PASSAGE FOR REVIEW =
Kathleen Parker

Katrina's detritus will be months in the sifting, but what best reveals what went wrong may be found in the contrast between bureaucrats ensnared in red tape and three individuals who sprang into action as circumstances required.

Their names are Deamonte Love, Jabbar Gibson and Sheriff Warren C. Evans.

Deamonte Love is probably the most familiar. He is the 6-year-old who led a troupe of tiny refugees to safety after rescuers separated them from their parents. Deamonte was the oldest of the group, which included his 5-month-old brother, three toddlers in the 2-year-old range, a 3-year-old and her 14-month-old brother.

All held hands as Deamonte led the group along Causeway Boulevard in New Orleans, where he identified himself and his associates to authorities. In a sea of helpless victims, while heartier adults dithered or complained, Deamonte found the guts and fortitude to take care of himself, his family and friends.

TO DO =
1) Answer these questions from the Katrina column.
(a) Which three individuals does the column name?
(b) How old was the youngest child in the group Deamonte Love led?
(c) Along which road did the children walk in New Orleans?
2) Resume the Katrina column after its final sentence and extend it in the same voice.

DATA FOR REVIEW =
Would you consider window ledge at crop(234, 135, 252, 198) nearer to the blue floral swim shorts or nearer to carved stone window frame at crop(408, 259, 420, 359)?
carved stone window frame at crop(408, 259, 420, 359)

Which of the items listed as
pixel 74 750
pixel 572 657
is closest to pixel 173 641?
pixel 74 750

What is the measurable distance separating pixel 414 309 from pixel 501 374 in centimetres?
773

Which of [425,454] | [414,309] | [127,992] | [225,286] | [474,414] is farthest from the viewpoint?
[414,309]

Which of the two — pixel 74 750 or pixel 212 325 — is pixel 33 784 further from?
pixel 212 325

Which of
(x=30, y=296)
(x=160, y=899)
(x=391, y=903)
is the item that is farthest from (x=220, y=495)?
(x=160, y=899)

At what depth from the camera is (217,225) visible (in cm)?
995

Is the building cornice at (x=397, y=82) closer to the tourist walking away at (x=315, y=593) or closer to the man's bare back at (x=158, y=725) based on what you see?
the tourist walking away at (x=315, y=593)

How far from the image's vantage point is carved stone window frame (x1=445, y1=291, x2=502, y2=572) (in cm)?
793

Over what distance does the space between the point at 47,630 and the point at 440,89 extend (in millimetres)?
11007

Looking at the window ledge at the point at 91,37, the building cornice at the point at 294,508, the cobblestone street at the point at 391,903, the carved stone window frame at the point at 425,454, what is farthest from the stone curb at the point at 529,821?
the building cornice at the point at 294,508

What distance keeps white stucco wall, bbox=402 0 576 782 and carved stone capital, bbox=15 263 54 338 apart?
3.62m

...

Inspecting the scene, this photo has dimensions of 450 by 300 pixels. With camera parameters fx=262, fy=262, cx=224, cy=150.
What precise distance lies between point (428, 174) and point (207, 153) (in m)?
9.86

EXERCISE ANSWERS =
1)
(a) Deamonte Love, Jabbar Gibson and Sheriff Warren C. Evans.
(b) Five months old.
(c) Causeway Boulevard.

2)
Another victim of the storm, Gibson is perhaps better known as the 20-year-old who commandeered a school bus and drove 70 homeless passengers from New Orleans to the Houston Astrodome, beating the other 25,000 or so refugees awaiting evacuation from the Superdome by officials still trying to figure out who was in charge.

When no one is in charge, as seems to have been the case for too long in New Orleans, a leader eschews the clipboard and takes action. While city officials couldn't find their way to use hundreds of available school buses to evacuate some 100,000 residents without transportation, Gibson "stole" a bus and rescued 70 strangers.

A photo of the abandoned and eventually submerged school buses has become an iconographic image in Katrina's record - a kaleidoscopic history that would qualify as comedy if the results had not been so tragic. At times like this, bureaucracy isn't just a frustrating boondoggle; it is a faceless accomplice to negligent homicide.

(ITALICS)"No one is to blame because, sir, we were just following the rules."

Not Warren C. Evans. The sheriff of Wayne County, Mich., which includes Detroit, ignored his own governor's pleas to wait for "formal requests" and put his leadership instincts to better use. While other law enforcement volunteers were held up for 2-3 days dealing with paperwork, Evans led a convoy of six tractor-trailers, three rental trucks and 33 deputies to Louisiana.

Explaining his pre-emptive action to The New York Times, Evans said: "I could look at CNN and see people dying, and I couldn't in good conscience wait for a coordinated response."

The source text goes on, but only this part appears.